In 2009, Bragg produced the album "Tangle Free World" for singer/songwriter Anny Celsi. Bragg also toured the UK and Europe with Celsi in 2009, 2010 and 2011, where the duo was augmented by guest musicians including Roland Wolff, Duncan Maitland, Richard Snow, and Nico J Wouters.

===Records and albums===
Bragg is the drummer-percussionist and harmony vocalist on several dozen records, but his most well-known recording other than "Smile" came in 2006, on the In My Room CD tribute to Brian Wilson, included with Mojo magazine's January 2007 issue. Bragg sang lead and drummed on The Mockers Beatlesque version of "God Only Knows." That recording was the largest exposure of Bragg's lead vocal to date with a pressing of over 200,000 copies worldwide. In the Spring of 2007, Bragg embarked on a 30-date tour of Europe and the U.S. with Brian Wilson and Al Jardine from The Beach Boys. The tour included a premiere in London of Wilson's new work That Lucky Old Sun. That Lucky Old Sun.

In 2009, Bragg completed work on his first musical production with singer-songwriter Anny Celsi. "Tangle-Free World" garnered three tours of Europe in 2009, 2010, and 2011, respectively.

In 2010, Bragg embarked on two album tours with Brian Wilson for the Disney-Pearl label; Brian Wilson Re-imagines Gershwin and an album of Disney songs were released in 2010 and 2011, respectively.

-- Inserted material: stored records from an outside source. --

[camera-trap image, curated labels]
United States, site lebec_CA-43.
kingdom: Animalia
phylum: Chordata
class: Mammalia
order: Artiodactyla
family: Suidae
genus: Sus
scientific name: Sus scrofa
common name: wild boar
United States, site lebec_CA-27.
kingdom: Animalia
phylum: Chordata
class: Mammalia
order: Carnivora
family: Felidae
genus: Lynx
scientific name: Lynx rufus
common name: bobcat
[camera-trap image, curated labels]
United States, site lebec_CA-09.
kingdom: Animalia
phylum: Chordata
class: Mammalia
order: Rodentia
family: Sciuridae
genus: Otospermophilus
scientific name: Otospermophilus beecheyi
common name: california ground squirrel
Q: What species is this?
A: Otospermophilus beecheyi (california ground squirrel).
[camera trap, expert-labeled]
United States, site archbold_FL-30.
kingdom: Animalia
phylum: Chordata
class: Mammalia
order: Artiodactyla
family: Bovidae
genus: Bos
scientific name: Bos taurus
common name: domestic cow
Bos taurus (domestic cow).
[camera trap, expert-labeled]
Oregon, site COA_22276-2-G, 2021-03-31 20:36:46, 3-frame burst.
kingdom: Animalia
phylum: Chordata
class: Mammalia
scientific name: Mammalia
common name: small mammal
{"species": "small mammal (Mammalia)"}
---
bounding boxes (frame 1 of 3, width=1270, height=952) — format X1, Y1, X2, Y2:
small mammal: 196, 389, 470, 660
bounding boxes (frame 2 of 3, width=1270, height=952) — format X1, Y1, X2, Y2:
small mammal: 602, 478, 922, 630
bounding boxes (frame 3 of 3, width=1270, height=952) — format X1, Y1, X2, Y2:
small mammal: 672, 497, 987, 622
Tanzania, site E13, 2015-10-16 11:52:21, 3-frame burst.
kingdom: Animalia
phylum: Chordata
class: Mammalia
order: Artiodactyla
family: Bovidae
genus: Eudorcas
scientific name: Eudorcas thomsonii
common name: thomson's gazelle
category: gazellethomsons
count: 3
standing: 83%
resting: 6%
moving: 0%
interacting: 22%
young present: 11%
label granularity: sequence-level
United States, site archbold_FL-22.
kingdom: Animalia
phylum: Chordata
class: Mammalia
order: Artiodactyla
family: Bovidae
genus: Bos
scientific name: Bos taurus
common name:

Bragg was the percussionist on both records and also contributed some vocals to the set. "The Re-imagines" Gershwin record garnered The Brian Wilson Band an elaborate tour of North America and Wilson's first-ever complete tour of Canada.

==Beach Boys 50th Anniversary tour==
Bragg participated in The Beach Boys 50th Anniversary Reunion Tour as the band's percussionist. John Voket wrote in his review that "...percussionist Nelson Bragg was amazing to watch as he deftly handled some of the unique hand instruments that flavored so many Beach Boys numbers while simultaneously contributing backing vocals to almost every tune." Greg Kot, a Chicago Tribune music critic, also positively reviewed Bragg's performance.